*Data block*
►
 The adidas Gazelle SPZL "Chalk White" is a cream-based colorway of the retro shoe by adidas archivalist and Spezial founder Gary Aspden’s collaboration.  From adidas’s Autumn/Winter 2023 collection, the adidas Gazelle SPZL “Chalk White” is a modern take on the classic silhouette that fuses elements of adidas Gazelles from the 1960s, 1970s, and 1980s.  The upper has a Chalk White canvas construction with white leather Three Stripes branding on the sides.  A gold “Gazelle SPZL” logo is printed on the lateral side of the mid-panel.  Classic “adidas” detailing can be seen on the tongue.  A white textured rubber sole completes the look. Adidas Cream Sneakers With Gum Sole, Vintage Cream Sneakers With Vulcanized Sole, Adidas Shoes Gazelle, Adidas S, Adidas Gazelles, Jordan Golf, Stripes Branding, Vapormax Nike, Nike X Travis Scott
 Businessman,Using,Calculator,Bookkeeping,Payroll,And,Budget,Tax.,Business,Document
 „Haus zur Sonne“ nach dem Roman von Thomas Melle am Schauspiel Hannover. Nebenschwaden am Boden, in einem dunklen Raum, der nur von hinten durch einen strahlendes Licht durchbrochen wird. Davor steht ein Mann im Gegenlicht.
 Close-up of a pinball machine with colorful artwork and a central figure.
◄
*The problem*
Set down the full listing. Keep every line exact.

*Solution for this problem*
 The adidas Gazelle SPZL "Chalk White" is a cream-based colorway of the retro shoe by adidas archivalist and Spezial founder Gary Aspden’s collaboration.  From adidas’s Autumn/Winter 2023 collection, the adidas Gazelle SPZL “Chalk White” is a modern take on the classic silhouette that fuses elements of adidas Gazelles from the 1960s, 1970s, and 1980s.  The upper has a Chalk White canvas construction with white leather Three Stripes branding on the sides.  A gold “Gazelle SPZL” logo is printed on the lateral side of the mid-panel.  Classic “adidas” detailing can be seen on the tongue.  A white textured rubber sole completes the look. Adidas Cream Sneakers With Gum Sole, Vintage Cream Sneakers With Vulcanized Sole, Adidas Shoes Gazelle, Adidas S, Adidas Gazelles, Jordan Golf, Stripes Branding, Vapormax Nike, Nike X Travis Scott
 Businessman,Using,Calculator,Bookkeeping,Payroll,And,Budget,Tax.,Business,Document
 „Haus zur Sonne“ nach dem Roman von Thomas Melle am Schauspiel Hannover. Nebenschwaden am Boden, in einem dunklen Raum, der nur von hinten durch einen strahlendes Licht durchbrochen wird. Davor steht ein Mann im Gegenlicht.
 Close-up of a pinball machine with colorful artwork and a central figure.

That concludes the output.